Dans une interview au Monde, Sébastien Soriano, président de l'Arcep (autorité de régulation du secteur des télécoms), a clairement indiqué qu'il pourrait voir d'un œil plus favorable des discussions sur une éventuelle consolidation.

"Sur la consolidation, l'Arcep a refermé cette porte en avril 2016, car les discussions détournaient les opérateurs de leurs missions d'investissement. Pendant deux ans, je leur ai donc envoyé des signaux négatifs. Là, je vois qu'ils se sont mobilisés. Les circonstances ont évolué et la porte de l'Arcep se rouvre ou du moins s'entrouvre. Encore faudrait-il qu'ils aient un projet créateur de valeur pour le pays, et pas simplement pour les actionnaires", a-t-il déclaré.

Début 2016, Orange et Bouygues avaient entamé des discussions en vue d'une éventuel rapprochement mais elles avaient finalement achoppé au printemps. Depuis, des rumeurs reviennent régulièrement. La dernière en date, issue de Bloomberg le 16 avril, prêtait à Bouygues des vues sur SFR.

Reste à savoir comment Bruxelles accueillerait un projet de consolidation en France

Dans un communiqué, Bouygues avait alors démenti avoir donné le moindre mandat à quelque conseil que ce soit et assuré qu'il n'y avait aucune discussion avec un autre opérateur. Pour sa part, Altice avait assuré que SFR, son enseigne française, "fait partie du projet industriel et de long terme".

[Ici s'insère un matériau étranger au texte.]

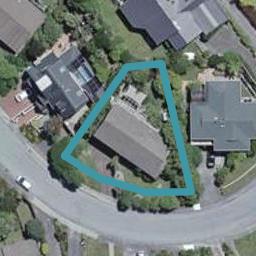 27 Gaya Grove, Ngaio, Wellington
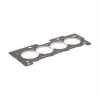 RIDEX 318G0391 Zylinderkopfdichtung passend für PEUGEOT 206 Schrägheck (2A/C) Bild RIDEX 318G0391 Zylinderkopfdichtung passend für PEUGEOT 206 Schrägheck (2A/C)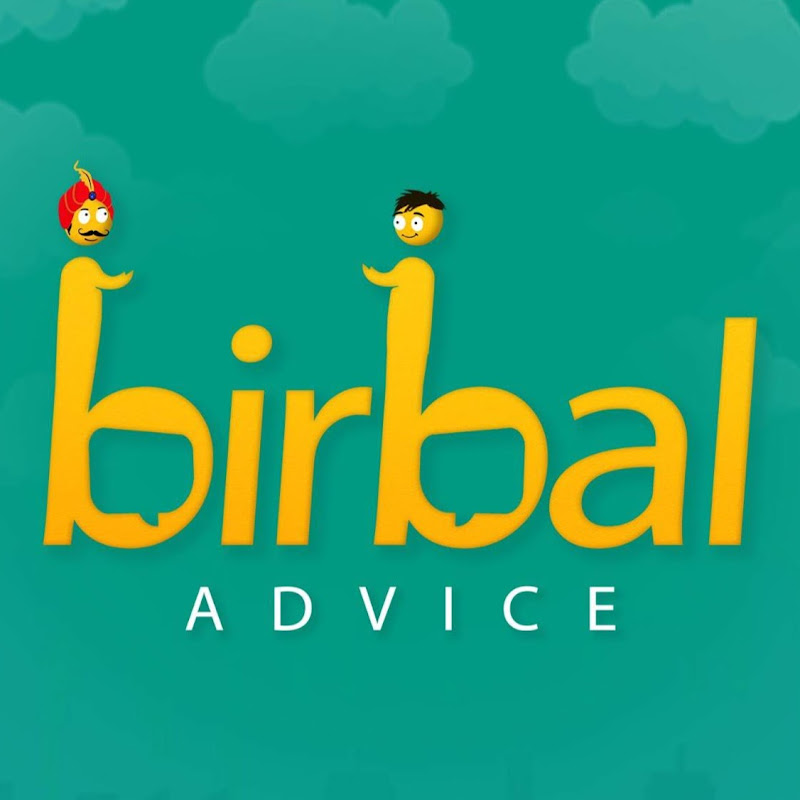 Birbal Advice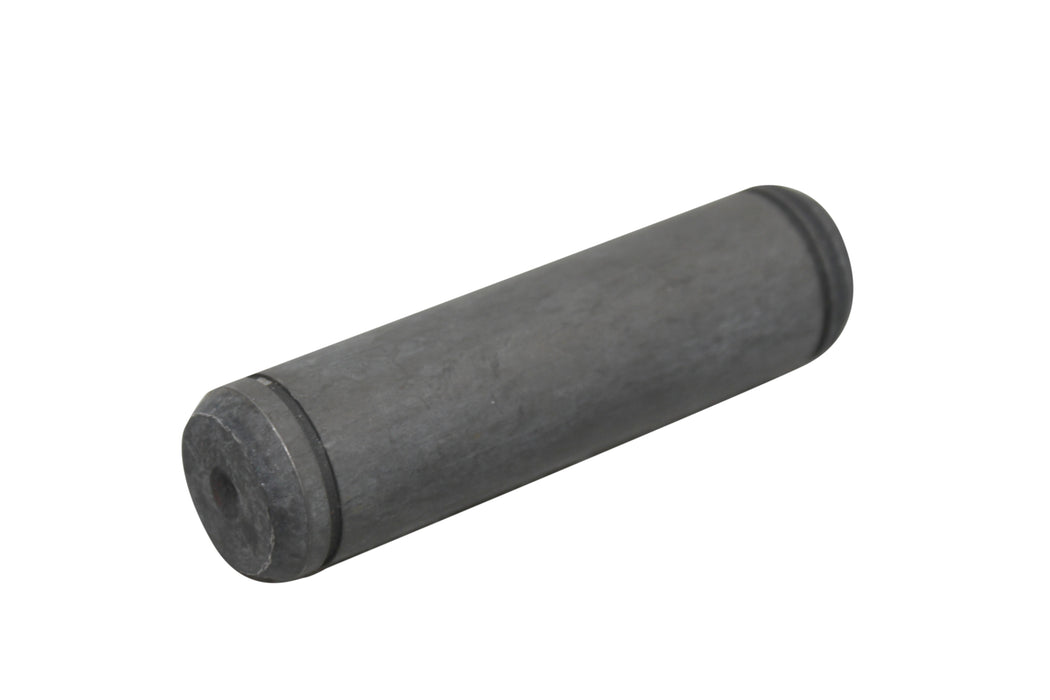 Hyster 1673481 - Steering - Pin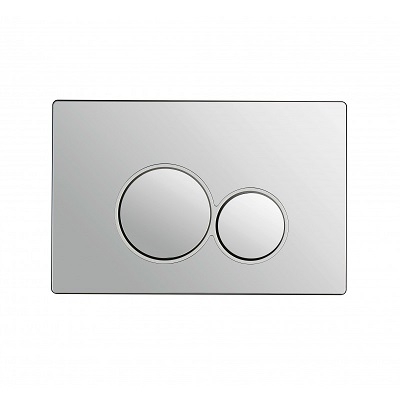 ИНТЕР КЕРАМИК БУТОН ЗА СТРУКТУРА 097АE SATIN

Une consolidation du secteur des télécoms français ferait passer le nombre d'opérateurs de quatre à trois. Une telle opération permettrait de lever une difficulté à laquelle s'exposent les acteurs français du secteur : sur un marché mature, les leviers de croissance sont limités et, pour gagner des parts de marché, les opérateurs sont forcés de se lancer dans une coûteuse guerre des prix. De ce fait, une certaine "nervosité" règne qui pèse alternativement sur l'un ou l'autre des opérateurs, en fonction de leur agressivité commerciale. L'exemple le plus récent concerne Iliad qui, au premier trimestre, a perdu des abonnés dans le fixe au profit de Bouygues et de SFR.

Reste que, si le régulateur français "entrouvre" sa porte vers une consolidation, la situation pourrait être différente au niveau européen. Dans l'optique des déploiements de la 5G notamment, qui vont demander de lourds investissements, Bruxelles ne semble pas prête à changer sa position en vigueur depuis de nombreuses années maintenant, peu favorable à la consolidation.